Supplied passage:
*** Begin section ***

Rupert Murdoch denied this week that he ever used his newspapers to push his own commercial interests. Yet the papers' political allegiance has been sought and prized by successive governments, so a close relationship - editorially and managerially - between News International and the government of the day became inevitable. Murdoch and his team might not have used the pages of his papers to directly promote his commercial interests (though Private Eye might produce evidence to the contrary), but they surely used their newspapers' influence to forge useful bonds with decision-makers. And why not? Any shrewd commercial company (or, indeed, charity or pressure group) would leverage their powerbase to do the same.

Again, there is nothing alarming in the notion that News Corp did everything it possibly could to encourage a favourable decision from the review of its bid for BSkyB. Any management team that didn't push as hard as possible to secure such a transformational deal for its company would clearly be failing in its corporate duties. So, leaving aside the despicable phone-hacking issue, this week's revelations have mostly served to show that, of course, News Corp and its News International subsidiary pursued a shrewd and aggressive path to commercial success. On that score, at least, shareholders should applaud.

But whatever the truth about the Culture Secretary Jeremy Hunt's approach to his quasi-judicial responsibilities in considering News Corp's stalking of BSkyB, the Murdoch faction seems to have been allowed more access and insight than is ethically right. That this should happen at a time when other, more vulnerable media continue to wither before our eyes, too often hampered by unworkable (analogue) media ownership rules that prohibit effective consolidation elsewhere in the (digital) media market, is unacceptable. Successive governments have failed to properly manage and protect media plurality, and diversity - particularly at a regional level - has suffered as a consequence.

If the Leveson inquiry achieves anything beyond ensuring that no-one suffers such invasions of privacy as the phone-hacking scandal has laid bare, let's hope it's to force a rethink of media ownership and media power ... while we've still got a rich media landscape worth protecting.

*** End section ***

Supplied information:
*** Begin section ***

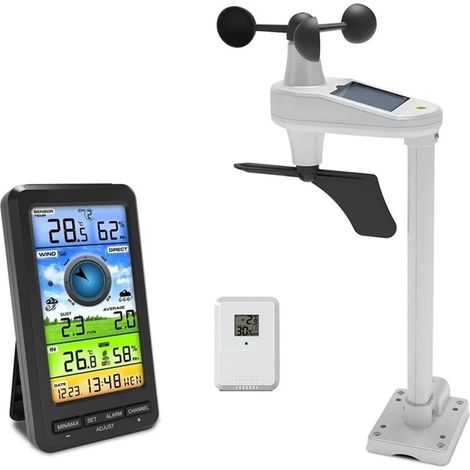 Station météo WiFi Anémomètre Thermomètre Intelligent Hygromètre Fonctionne à l'énergie Solaire Moniteur de Vitesse du Vent et de Direction des rafales Réveil pour la Maison, Le Jardin et la (1/5)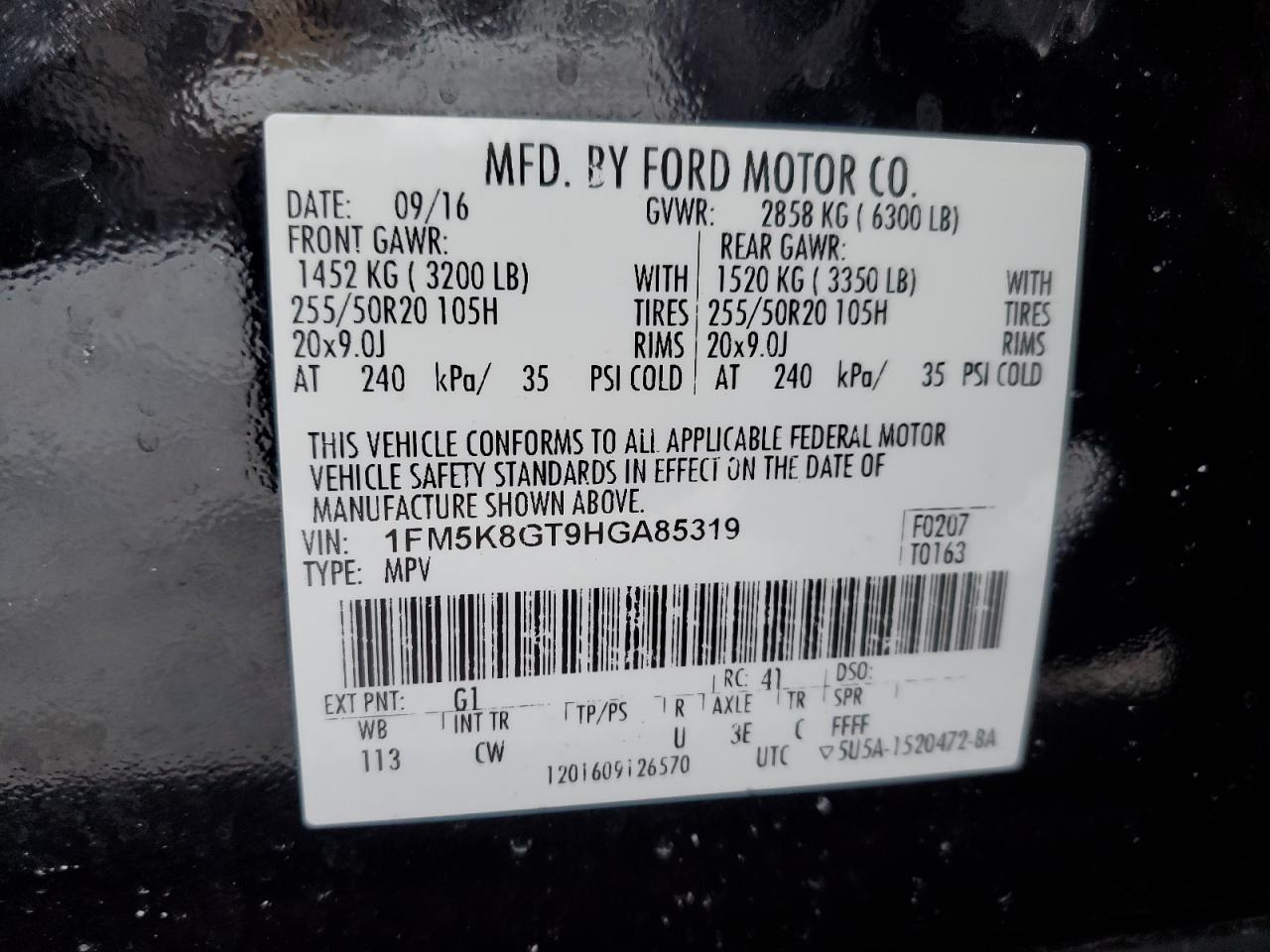 2017 Ford Explorer VIN 1FM5K8GT9HGA85319 Copart auction photo, front end / undercarriage damage thumbnail 13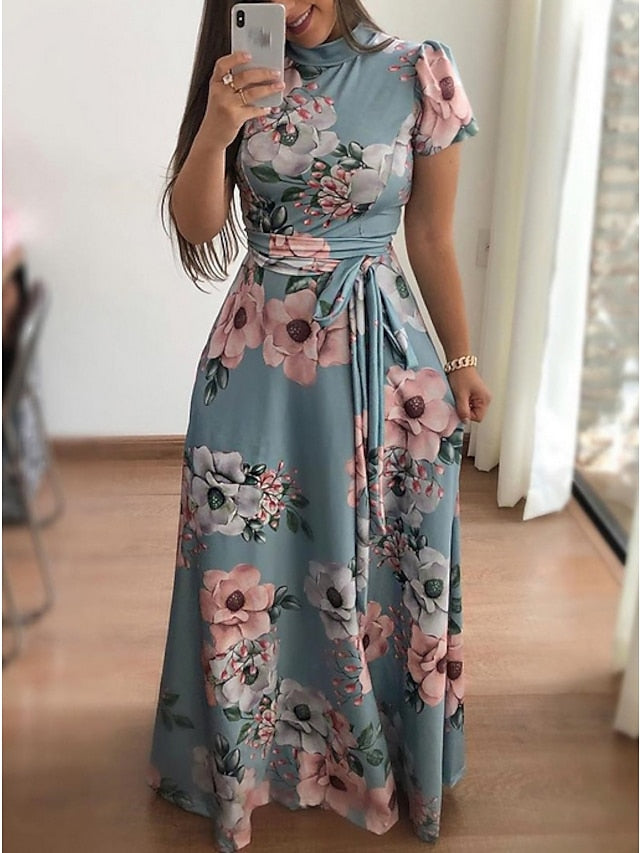 Women's Floral Casual Dress Swing Dress Floral Dress Long Dress Maxi Dress Black Navy Blue Light Blue Short Sleeve Lace up Spring Summer Turtleneck Hot Slim 2023 S M L XL XXL 3XL 4XL 5XL - LuckyFash™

*** End section ***

Check your understanding:
a) Answer these from the News Corp commentary, one per line:
(i) What did Rupert Murdoch deny this week?
(ii) Which company's bid review does the commentary say News Corp tried to influence?
(iii) Which inquiry does the writer hope will force a rethink of media ownership and media power?
b) Summarize the News Corp commentary in two sentences.
c) Please output the section of the News Corp commentary that begins at the words "But whatever the" and ends after the words "as a consequence.".

Task solutions:
a)
(i) That he ever used his newspapers to push his own commercial interests.
(ii) BSkyB.
(iii) The Leveson inquiry.

b) Leaving phone hacking aside, the writer sees News Corp's use of its newspapers' influence and its push for a favorable decision on its BSkyB bid as shrewd commercial behavior that shareholders should applaud. Yet the Murdoch faction seems to have had more access than is ethically right while successive governments failed to protect media plurality, and the writer hopes the Leveson inquiry will force a rethink of media ownership and power.

c)
But whatever the truth about the Culture Secretary Jeremy Hunt's approach to his quasi-judicial responsibilities in considering News Corp's stalking of BSkyB, the Murdoch faction seems to have been allowed more access and insight than is ethically right. That this should happen at a time when other, more vulnerable media continue to wither before our eyes, too often hampered by unworkable (analogue) media ownership rules that prohibit effective consolidation elsewhere in the (digital) media market, is unacceptable. Successive governments have failed to properly manage and protect media plurality, and diversity - particularly at a regional level - has suffered as a consequence.